EXERCISES TO COMPLETE
(a) In the biography of Arthur Robertson Hoare below, condense the paragraph beginning "The son of the Reverend Walter Marsham Hoare" into a short bulleted list that keeps its main facts.
(b) From the biography of Arthur Robertson Hoare below, extract everything from "Hoare continued his" down to "mentioned in dispatches.", word for word.

TEXT SECTION
_ _ _ _

Arthur Robertson Hoare (17 October 1871 – 18 March 1941) was an English first-class cricketer and clergyman.

Life
The son of the Reverend Walter Marsham Hoare, he was born in October 1871 at Stibbard, Norfolk. He was educated at Eton College, before going up to Trinity College, Cambridge. While at Cambridge, he played football for Cambridge University A.F.C., gaining a football blue. After graduating from Cambridge, he became an Anglican clergyman. He was a curate at Kettering from 1894–1897. He went to South Africa in 1897, where he was a diocese chaplain at Cape Town until 1900. He served in the Second Boer War as a chaplain to the forces.

Hoare continued his role as chaplain to the forces until 1909, holding postings at the Royal Military Academy and at Colchester Garrison. He returned to service as a chaplain to the forces in World War I, during which he was mentioned in dispatches.

_ _ _ _

Transcribed page contents:
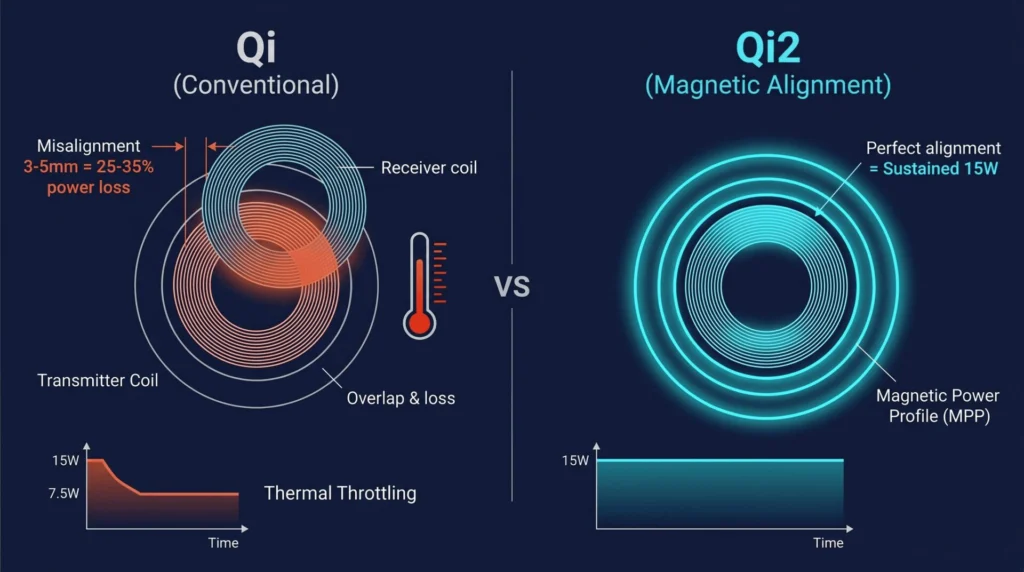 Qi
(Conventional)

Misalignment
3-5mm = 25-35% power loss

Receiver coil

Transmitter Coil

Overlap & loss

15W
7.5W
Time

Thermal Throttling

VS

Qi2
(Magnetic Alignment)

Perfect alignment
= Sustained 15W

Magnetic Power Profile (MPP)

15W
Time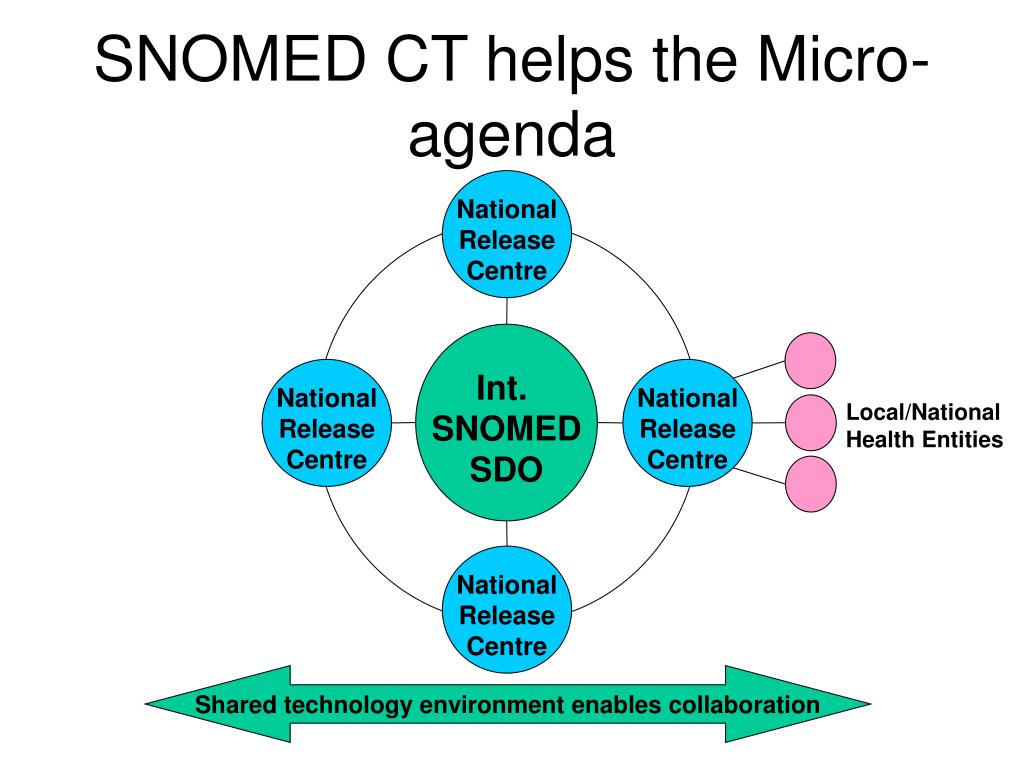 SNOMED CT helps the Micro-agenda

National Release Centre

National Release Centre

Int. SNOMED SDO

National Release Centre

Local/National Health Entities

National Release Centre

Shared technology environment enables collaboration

_ _ _ _

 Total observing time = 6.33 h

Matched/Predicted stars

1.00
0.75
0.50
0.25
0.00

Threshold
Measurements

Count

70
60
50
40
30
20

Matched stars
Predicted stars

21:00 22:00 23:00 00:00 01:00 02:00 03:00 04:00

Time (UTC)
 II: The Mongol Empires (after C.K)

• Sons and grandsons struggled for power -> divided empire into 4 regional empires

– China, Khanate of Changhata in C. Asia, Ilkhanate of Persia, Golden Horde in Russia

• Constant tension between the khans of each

_ _ _ _

PER-TASK OUTPUTS
(a)
- Son of the Reverend Walter Marsham Hoare; born October 1871 at Stibbard, Norfolk
- Educated at Eton College and Trinity College, Cambridge
- Won a football blue playing for Cambridge University A.F.C.
- Became an Anglican clergyman after graduating
- Curate at Kettering, 1894–1897
- Diocese chaplain at Cape Town, South Africa, 1897–1900
- Chaplain to the forces in the Second Boer War

(b)
Hoare continued his role as chaplain to the forces until 1909, holding postings at the Royal Military Academy and at Colchester Garrison. He returned to service as a chaplain to the forces in World War I, during which he was mentioned in dispatches.